+++ RECORDED INFORMATION +++

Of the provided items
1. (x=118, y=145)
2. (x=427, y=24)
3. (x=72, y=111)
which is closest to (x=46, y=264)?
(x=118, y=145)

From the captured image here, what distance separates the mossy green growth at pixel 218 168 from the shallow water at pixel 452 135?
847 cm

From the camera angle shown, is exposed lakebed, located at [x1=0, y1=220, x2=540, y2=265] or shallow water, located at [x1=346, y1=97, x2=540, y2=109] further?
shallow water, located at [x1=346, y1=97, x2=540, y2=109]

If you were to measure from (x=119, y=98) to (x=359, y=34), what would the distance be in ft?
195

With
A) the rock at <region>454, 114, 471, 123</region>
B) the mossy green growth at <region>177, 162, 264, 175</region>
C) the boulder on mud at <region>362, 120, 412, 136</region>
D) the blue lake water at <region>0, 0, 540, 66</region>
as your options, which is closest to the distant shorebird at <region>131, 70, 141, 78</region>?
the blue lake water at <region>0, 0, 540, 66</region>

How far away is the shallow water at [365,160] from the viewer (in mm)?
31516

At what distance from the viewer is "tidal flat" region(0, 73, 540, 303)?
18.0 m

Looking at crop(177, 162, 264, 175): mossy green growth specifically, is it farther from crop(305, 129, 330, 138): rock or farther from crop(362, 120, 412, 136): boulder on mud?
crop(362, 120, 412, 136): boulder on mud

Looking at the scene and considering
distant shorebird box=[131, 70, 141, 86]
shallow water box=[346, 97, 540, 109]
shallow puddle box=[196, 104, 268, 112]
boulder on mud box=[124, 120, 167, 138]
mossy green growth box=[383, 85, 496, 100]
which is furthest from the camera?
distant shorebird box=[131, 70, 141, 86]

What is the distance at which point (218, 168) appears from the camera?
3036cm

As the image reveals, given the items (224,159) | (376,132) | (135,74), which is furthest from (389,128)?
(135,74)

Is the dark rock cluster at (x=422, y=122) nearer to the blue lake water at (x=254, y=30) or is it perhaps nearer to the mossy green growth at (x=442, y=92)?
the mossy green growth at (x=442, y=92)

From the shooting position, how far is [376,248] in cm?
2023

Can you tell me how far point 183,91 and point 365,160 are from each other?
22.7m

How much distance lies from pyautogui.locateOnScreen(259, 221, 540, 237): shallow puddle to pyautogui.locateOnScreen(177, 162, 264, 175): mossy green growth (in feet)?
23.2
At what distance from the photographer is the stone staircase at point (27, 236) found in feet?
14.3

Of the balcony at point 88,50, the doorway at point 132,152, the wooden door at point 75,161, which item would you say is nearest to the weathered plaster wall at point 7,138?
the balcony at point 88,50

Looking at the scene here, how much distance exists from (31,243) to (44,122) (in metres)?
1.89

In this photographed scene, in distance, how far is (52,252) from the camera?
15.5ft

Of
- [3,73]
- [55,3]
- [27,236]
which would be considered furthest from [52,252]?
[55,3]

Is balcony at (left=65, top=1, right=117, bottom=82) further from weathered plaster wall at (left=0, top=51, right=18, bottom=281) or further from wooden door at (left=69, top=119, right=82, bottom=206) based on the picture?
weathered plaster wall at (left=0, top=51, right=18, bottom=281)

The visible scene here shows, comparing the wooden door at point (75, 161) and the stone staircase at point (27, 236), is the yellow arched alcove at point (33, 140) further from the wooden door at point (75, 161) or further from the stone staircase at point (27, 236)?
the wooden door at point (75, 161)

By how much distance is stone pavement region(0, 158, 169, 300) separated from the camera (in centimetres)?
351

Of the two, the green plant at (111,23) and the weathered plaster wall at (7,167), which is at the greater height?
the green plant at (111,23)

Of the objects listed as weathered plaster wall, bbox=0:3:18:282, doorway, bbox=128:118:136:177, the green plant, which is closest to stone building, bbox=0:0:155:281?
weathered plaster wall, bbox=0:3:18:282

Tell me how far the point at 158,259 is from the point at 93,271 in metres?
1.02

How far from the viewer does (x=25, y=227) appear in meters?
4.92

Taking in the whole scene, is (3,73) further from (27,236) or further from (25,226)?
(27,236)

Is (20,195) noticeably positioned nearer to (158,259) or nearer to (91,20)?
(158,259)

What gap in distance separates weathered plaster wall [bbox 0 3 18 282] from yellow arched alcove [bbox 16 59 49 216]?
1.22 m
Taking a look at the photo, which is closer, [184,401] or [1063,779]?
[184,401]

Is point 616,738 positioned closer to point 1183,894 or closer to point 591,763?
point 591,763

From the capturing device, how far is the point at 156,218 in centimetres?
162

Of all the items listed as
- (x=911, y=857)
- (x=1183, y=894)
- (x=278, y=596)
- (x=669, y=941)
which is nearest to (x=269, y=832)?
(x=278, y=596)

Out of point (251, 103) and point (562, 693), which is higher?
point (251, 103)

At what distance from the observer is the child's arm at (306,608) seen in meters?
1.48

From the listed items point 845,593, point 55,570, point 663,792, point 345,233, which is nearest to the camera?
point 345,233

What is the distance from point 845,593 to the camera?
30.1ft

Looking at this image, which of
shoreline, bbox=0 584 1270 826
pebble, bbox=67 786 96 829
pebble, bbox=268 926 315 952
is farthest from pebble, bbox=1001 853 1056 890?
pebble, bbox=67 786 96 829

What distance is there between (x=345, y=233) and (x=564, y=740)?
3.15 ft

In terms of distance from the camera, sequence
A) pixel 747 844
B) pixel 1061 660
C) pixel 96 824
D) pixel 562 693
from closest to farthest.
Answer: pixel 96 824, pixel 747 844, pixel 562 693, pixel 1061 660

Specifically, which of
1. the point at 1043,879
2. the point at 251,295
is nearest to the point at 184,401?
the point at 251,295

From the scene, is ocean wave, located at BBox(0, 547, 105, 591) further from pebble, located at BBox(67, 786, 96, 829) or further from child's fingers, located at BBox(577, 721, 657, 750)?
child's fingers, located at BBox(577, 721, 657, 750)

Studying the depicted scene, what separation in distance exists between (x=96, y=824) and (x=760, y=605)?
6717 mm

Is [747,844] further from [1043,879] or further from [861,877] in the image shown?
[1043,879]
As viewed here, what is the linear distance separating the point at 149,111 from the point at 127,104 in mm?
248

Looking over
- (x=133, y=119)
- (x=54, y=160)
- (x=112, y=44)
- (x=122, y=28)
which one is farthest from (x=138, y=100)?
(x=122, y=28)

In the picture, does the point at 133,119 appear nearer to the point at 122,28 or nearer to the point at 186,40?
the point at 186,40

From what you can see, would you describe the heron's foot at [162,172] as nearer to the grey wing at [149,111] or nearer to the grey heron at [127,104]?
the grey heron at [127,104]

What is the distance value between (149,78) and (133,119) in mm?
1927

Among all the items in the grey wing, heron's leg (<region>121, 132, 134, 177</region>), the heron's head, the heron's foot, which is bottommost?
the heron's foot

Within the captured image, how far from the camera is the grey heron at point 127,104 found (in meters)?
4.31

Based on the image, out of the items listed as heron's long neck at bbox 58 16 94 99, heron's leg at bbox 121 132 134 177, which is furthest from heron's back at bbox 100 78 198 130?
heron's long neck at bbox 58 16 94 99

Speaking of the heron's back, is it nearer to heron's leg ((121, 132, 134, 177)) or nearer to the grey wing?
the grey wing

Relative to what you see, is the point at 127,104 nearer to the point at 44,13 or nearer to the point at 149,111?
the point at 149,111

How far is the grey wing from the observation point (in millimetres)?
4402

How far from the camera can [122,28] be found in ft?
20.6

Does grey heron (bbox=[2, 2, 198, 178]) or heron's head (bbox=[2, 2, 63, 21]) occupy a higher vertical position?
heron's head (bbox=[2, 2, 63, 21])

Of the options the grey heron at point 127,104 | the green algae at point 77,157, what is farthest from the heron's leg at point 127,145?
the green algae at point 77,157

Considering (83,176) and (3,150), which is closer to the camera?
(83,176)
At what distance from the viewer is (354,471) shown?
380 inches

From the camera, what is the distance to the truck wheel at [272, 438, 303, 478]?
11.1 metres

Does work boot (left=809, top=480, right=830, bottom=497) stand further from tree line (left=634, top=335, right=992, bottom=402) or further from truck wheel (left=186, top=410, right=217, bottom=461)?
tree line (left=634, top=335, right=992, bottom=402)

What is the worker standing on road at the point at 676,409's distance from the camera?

+++

> PROBLEM REQUIREMENTS
Can you gather every line in the records above that contains the word "image"?

> RESULT OF THIS TASK
From the captured image here, what distance separates the mossy green growth at pixel 218 168 from the shallow water at pixel 452 135?
As the image reveals, given the items (224,159) | (376,132) | (135,74), which is furthest from (389,128)?
Looking at this image, which of
Is [747,844] further from [1043,879] or further from [861,877] in the image shown?
Within the captured image, how far from the camera is the grey heron at point 127,104 found (in meters)?
Based on the image, out of the items listed as heron's long neck at bbox 58 16 94 99, heron's leg at bbox 121 132 134 177, which is furthest from heron's back at bbox 100 78 198 130?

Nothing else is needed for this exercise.